Page excerpt:
----------------

Mike Downing posed with his wife, Dawnalee, volunteers from Cape Cod Lumber, and Homes for Our Troops founder John Gonsalves (kneeling) today in Middleborough. Valerie Larsen Photography

Mike Downing posed with his wife, Dawnalee, volunteers from Cape Cod Lumber, and Homes for Our Troops founder John Gonsalves (kneeling) today in Middleborough. Valerie Larsen Photography Boston Globe

Jeannie Nuss reports in the Boston Globe that hundreds of contractors, students, and other volunteers are turning out in Middleborough this weekend to build an accessible home for a veteran who lost both legs in a roadside bomb explosion in Afghanistan.

Homes for Our Troops, a Taunton-based non-profit group, organized a three-day building brigade to raise a house for Staff Sergeant Mike Downing.

The house will have wider hallways and accessible doors to allow 43-year-old Downing to get around in his wheelchair. The kitchen will feature lower cabinets and the bathrooms will have roll-in showers.

“Even when it comes down to things as simple as doing the laundry, everything is set up so that I have access to it,” Downing said in a telephone interview.

Downing, a father of four, lost both legs after an improvised explosive device (IED) detonated in Afghanistan in September 2008.

 The Downings are slated to move into their new home in March. The new home is about 2 ½ miles away from their current multi-story house where Downing faces challenges in everyday tasks.

----------------

Entries provided:
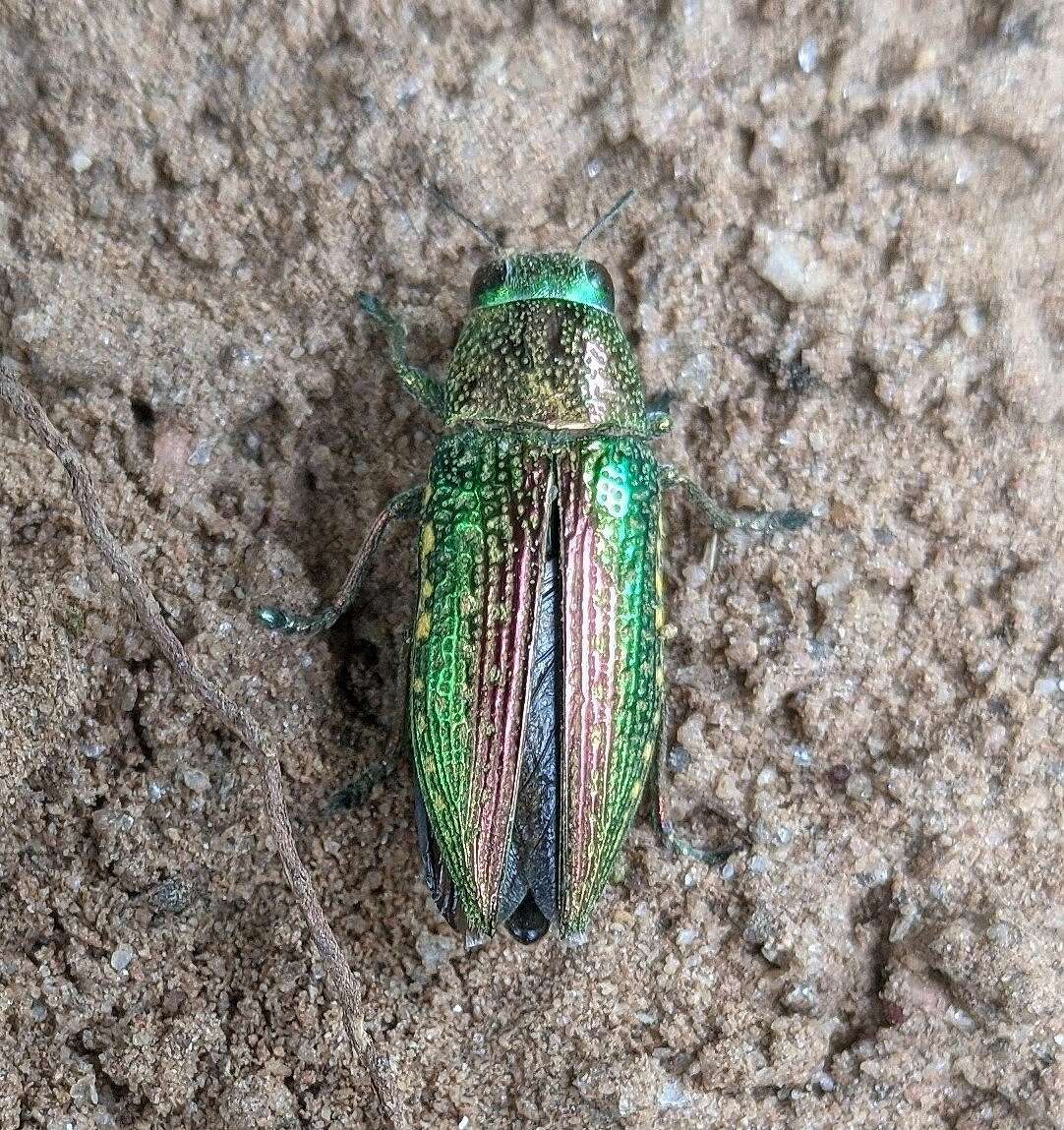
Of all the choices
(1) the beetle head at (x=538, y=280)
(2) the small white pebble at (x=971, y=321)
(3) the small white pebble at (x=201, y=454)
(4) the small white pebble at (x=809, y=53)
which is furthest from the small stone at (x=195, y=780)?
(4) the small white pebble at (x=809, y=53)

----------------

Task set:
A) Answer these from the article about Mike Downing's accessible home, one line each:
(i) In what town is Homes for Our Troops based?
(ii) How old is Downing?
(iii) In what month are the Downings slated to move into the new house?
B) Summarize the article about Mike Downing's accessible home in two sentences.
C) Write the next part of the article about Mike Downing's accessible home, picking up after its final sentence.

Answers to each task:
A)
(i) Taunton
(ii) 43
(iii) March

B) Homes for Our Troops, a Taunton-based non-profit, organized a three-day building brigade in Middleborough, where hundreds of volunteers are building an accessible home for Staff Sergeant Mike Downing, who lost both legs when an IED detonated in Afghanistan in September 2008. The house will have wider hallways, accessible doors, lower kitchen cabinets and roll-in showers, and the family is slated to move in during March.

C)
“I go up the stairs on my rear end. I have to go up one stair at a time,” he said. “And then when I’m up there, someone has to carry my wheelchair for me.”

Volunteers came out in such numbers this weekend that they had to set up a shuttle from a parking lot at a nearby high school.

“There isn’t enough room for everybody to park here — there’s been so much help,” Downing said.

Homes for Our Troops has built 48 accessible homes like Downing’s since John Gonsalves founded the organization in 2004. Another 33 homes, which each take about six months and $275,000 to build, are in the works.

Donations from organizations like the Dunkin’ Donuts & Baskin-Robbins Community Foundation cover the cost of the houses, which go to the veterans for free, according to Vicki Thomas, a spokeswoman for Homes for Our Troops.

“It just enables him to be a part of his family, to participate in things, to go out to his backyard,” Thomas said.